L’Ordine dei Medici Chirurghi e degli Odontoiatri di Oristano esprime profonda indignazione per la sistematica distruzione di ospedali e presidi sanitari nella Striscia di Gaza e per le vittime tra civili, pazienti e personale sanitario. 


Secondo i dati dell’Organizzazione Mondiale della Sanità, oltre metà delle strutture ospedaliere a Gaza non è più in grado di funzionare. Le immagini di neonati senza incubatrice, medici costretti a operare senza anestesia, ambulanze bombardate non sono solo cronaca: sono ferite aperte inflitte all’umanità intera. Il Diritto Internazionale Umanitario stabilisce in modo inequivocabile che strutture e operatori sanitari, ambulanze e farmacie devono essere rispettati e protetti. Colpirli significa violare la più elementare regola di civiltà.

Tra le vittime vi sono migliaia di bambini: i più indifesi, che non possono e non devono mai essere considerati “danni collaterali”. Allo stesso modo, gli ostaggi civili devono essere liberati senza condizioni: nessun essere umano può essere privato della libertà o usato come strumento di guerra.

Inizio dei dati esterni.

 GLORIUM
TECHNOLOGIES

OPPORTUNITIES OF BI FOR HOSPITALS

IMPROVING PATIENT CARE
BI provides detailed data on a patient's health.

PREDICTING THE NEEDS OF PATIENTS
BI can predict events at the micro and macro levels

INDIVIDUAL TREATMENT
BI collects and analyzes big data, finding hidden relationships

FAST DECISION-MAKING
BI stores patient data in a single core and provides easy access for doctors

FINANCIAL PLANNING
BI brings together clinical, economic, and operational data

Il Codice di Deontologia Medica ci ricorda che il compito del medico è prendersi cura di ogni persona, senza alcuna discriminazione, tutelandone la vita e la salute in ogni circostanza, indipendentemente da torti, ragioni o appartenenze.

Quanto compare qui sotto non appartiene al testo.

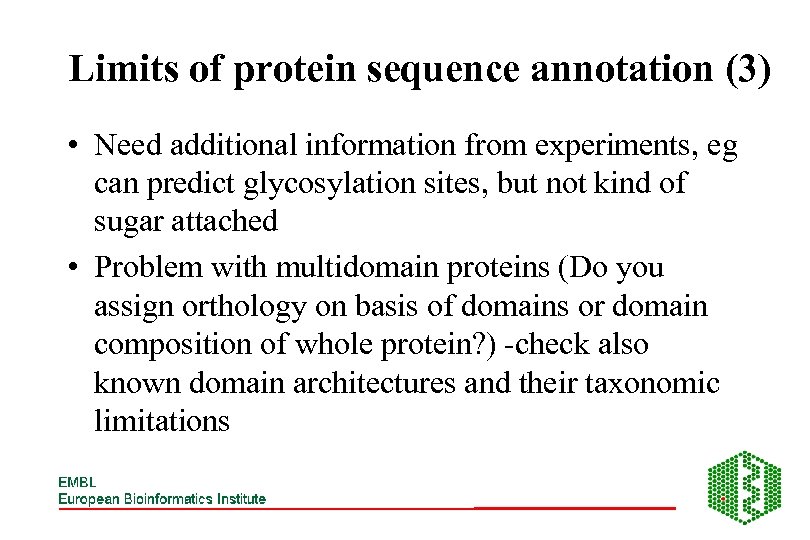 Limits of protein sequence annotation (3)

• Need additional information from experiments, eg can predict glycosylation sites, but not kind of sugar attached

• Problem with multidomain proteins (Do you assign orthology on basis of domains or domain composition of whole protein?) -check also known domain architectures and their taxonomic limitations

EMBL
European Bioinformatics Institute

Per questo l’Ordine di Oristano:

  • Condanna senza ambiguità ogni attacco a ospedali, ambulanze, operatori sanitari, pazienti e civili.
  • Chiede il rispetto del Diritto Internazionale Umanitario e l’apertura immediata di corridoi umanitari sicuri per far arrivare cure, acqua, cibo ed energia.
  • Esprime solidarietà alle vittime innocenti, in particolare ai bambini, che non devono mai pagare il prezzo della guerra.
  • Invoca la liberazione immediata e incondizionata degli ostaggi civili, in nome dello stesso principio umanitario che tutela i malati, i bambini e i civili sotto le bombe.
  • Sostiene tutte le iniziative pacifiche e nonviolente che richiamino l’urgenza di proteggere la vita e favorire un cessate il fuoco, comprese veglie e momenti di digiuno civile.
  • Chiede il pieno coinvolgimento delle Nazioni Unite e indagini indipendenti della Corte Penale Internazionale per accertare le responsabilità delle violazioni contro civili e strutture sanitarie.

Come comunità professionale, ribadiamo con forza che i medici non sono e non devono mai essere parte del conflitto. Sono parte della cura, della speranza e della vita.